How do I start lending on a DeFi platform?
To begin lending in DeFi:
- Set up a web3 wallet and fund it with cryptocurrency.
- Connect your wallet to a DeFi application via a web browser.
- Select the asset and amount you wish to lend.
- Approve the transaction to deposit your funds into the lending pool.
Interest accrues automatically, and no identity verification is required.
Are crypto lending earnings taxable?
Tax treatment varies by jurisdiction. In most countries, interest earned from both DeFi and CeFi lending is considered taxable income. Borrowing against crypto may not trigger a taxable event since it doesn’t involve selling assets.

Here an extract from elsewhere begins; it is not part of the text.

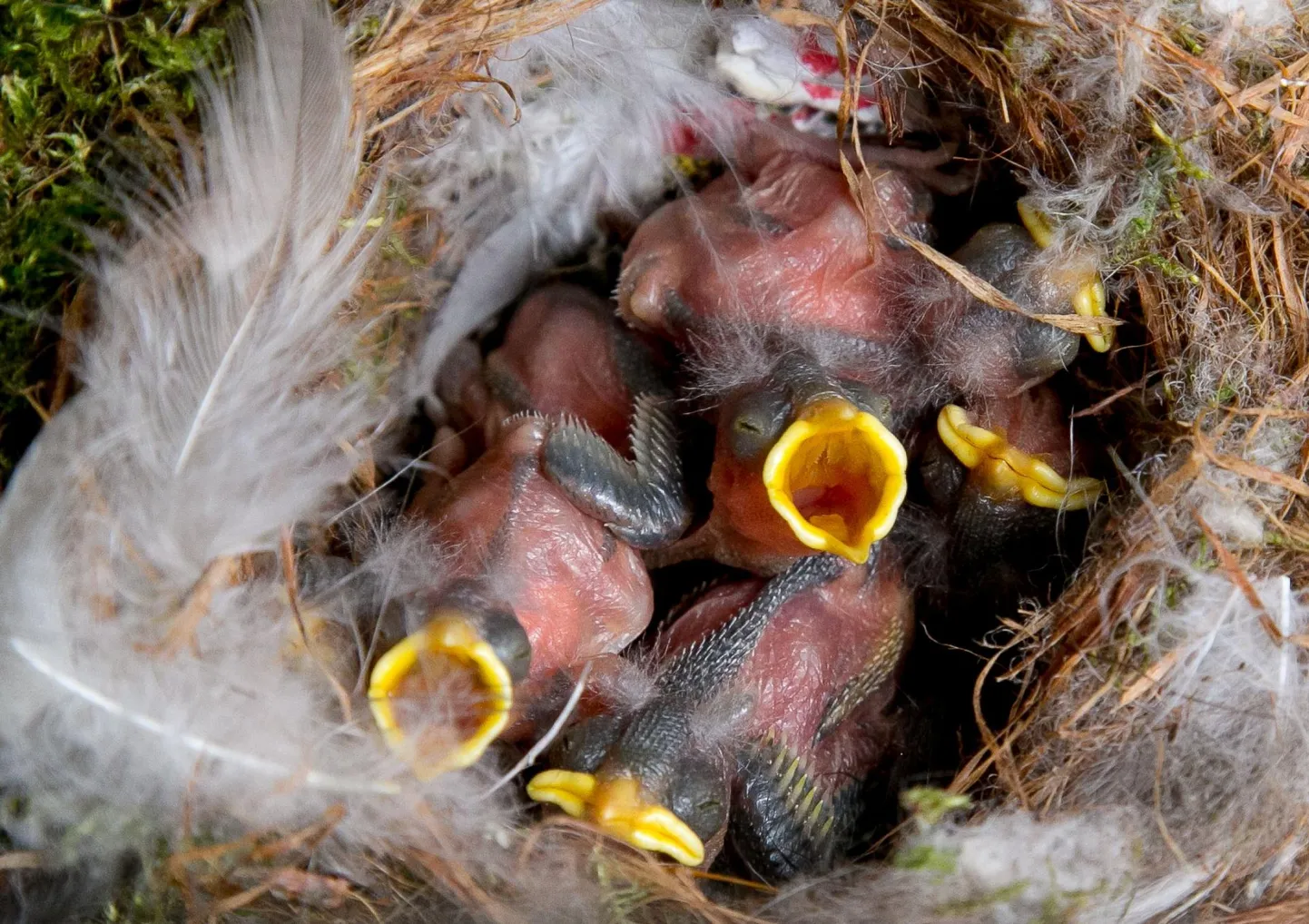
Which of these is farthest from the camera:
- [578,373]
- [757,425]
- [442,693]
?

Which platform has the highest total value locked (TVL)?
As of now, Aave leads with a TVL of $10.76 billion on Ethereum, followed by Sky Protocol with $8.02 billion.
What is the difference between staking and lending?
Staking involves locking up crypto to support network operations and earn rewards. Lending involves depositing assets into a platform to earn interest from borrowers.
Conclusion
Crypto lending offers innovative opportunities for earning passive income and accessing liquidity. However, it is essential to understand the differences between DeFi and centralized platforms, assess associated risks, and choose protocols that align with your financial goals and risk tolerance.
By staying informed and cautious, you can effectively navigate the crypto lending landscape and make the most of your digital assets.